Tout l’enjeu est de passer de l’ère du prêt à porter de la prise en charge au sur-mesure afin de mieux choisir le traitement et d’améliorer les taux de guérison. Les tests génomiques apportent une information supplémentaire aux tests classiques pour les patientes dont la tumeur possède des récepteurs hormonaux.
Développer des outils pour prédire et savoir à quelles patientes on peut éviter un sur traitement, c’est tout l’enjeu de la recherche de biomarqueurs pronostics et prédictifs. Repérer les patients à
risque de récidive pour modifier le plan de traitement initialement prévu : parfois vers l’escalade mais le plus souvent vers la désescalade, avec
une abstention de chimiothérapie.
- Que pensez-vous de la stratégie de mettre toutes les femmes à l’hormonothérapie ? Et pensez-vous que les anti-aromatases soient vraiment supérieur en efficacité versus le tamoxifène ?

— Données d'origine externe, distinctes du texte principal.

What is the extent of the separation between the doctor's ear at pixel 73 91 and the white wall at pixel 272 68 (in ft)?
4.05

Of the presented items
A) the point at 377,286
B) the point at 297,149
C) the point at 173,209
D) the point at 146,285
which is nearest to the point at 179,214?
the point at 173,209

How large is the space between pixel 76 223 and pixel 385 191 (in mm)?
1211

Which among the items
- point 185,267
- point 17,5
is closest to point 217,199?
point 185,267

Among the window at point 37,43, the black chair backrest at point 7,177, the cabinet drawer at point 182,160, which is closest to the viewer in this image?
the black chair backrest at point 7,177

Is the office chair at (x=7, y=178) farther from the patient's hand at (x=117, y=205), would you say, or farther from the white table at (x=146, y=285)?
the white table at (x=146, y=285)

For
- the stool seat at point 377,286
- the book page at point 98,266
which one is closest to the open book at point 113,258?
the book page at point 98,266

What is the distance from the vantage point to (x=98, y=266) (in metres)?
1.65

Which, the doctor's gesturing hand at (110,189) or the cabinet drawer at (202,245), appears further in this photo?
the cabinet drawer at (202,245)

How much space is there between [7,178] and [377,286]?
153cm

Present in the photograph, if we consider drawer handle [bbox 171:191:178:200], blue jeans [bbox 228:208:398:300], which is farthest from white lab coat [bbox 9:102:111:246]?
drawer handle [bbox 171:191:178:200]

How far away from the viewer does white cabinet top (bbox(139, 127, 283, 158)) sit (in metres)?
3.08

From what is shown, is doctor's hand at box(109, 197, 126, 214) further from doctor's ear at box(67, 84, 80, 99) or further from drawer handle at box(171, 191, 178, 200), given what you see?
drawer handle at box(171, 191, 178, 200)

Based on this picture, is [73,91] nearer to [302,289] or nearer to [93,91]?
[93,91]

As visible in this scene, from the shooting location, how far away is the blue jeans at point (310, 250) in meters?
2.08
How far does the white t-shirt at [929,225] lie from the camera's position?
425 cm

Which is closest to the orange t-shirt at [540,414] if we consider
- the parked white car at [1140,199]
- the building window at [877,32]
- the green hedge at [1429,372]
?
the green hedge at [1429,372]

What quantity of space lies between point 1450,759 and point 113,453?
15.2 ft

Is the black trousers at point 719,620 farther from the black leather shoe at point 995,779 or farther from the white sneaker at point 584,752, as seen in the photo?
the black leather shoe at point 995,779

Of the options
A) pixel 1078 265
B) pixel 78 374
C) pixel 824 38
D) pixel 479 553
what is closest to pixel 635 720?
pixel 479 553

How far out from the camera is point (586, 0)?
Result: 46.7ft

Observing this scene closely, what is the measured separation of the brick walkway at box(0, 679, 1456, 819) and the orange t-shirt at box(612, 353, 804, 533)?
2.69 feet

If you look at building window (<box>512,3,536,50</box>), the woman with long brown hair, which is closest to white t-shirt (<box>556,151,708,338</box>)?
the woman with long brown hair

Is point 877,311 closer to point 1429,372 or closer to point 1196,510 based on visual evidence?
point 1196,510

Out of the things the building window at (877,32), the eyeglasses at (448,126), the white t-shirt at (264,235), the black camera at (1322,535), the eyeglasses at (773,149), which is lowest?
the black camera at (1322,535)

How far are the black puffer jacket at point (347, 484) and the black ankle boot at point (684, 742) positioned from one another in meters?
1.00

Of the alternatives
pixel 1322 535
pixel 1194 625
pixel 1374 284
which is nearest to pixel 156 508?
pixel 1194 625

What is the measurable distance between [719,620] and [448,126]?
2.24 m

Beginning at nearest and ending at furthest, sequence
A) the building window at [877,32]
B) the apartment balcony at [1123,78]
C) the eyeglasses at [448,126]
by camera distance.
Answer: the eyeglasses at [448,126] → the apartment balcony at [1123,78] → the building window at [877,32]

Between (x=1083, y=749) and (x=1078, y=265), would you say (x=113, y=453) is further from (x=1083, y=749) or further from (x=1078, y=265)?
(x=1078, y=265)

Toutes ces molécules ont bouleversé la prise en charge des patientes métastasées et ont transformé le cancer du sein en maladie chronique. Pour les femmes ménopausées dont la tumeur exprime des récepteurs hormonaux, l’hormonothérapie reste la référence. En situation adjuvante, l’hormonothérapie est proposée généralement pour une durée de 5 ans voire de 10 ans si la tumeur
possède des facteurs de mauvais pronostic, comme par exemple un envahissement ganglionnaire.
Pour des tumeurs de moins de 5 mm, on peut généralement se passer d’hormonothérapie. Avant
la ménopause, le tamoxifène reste la molécule de référence. Après la ménopause, les inhibiteurs de l’aromatase ont démontré dans des essais thérapeutiques un gain en survie sans rechute et dans des méta-analyses, en survie globale par rapport au tamoxifène. C’est pourquoi ils sont utilisés de manière préférentielle. On doit bien sûr prendre en compte leur tolérance.
- Pourquoi n’avons-nous pas un registre national des cancers du sein ?
Les épidémiologistes estiment que des extrapolations à partir des données de registres départementaux permettent d’avoir une bonne estimation. A titre personnel, je soutiens la nécessité d’un registre national qui me semblerait cependant plus fiable mais bien sûr beaucoup plus coûteux.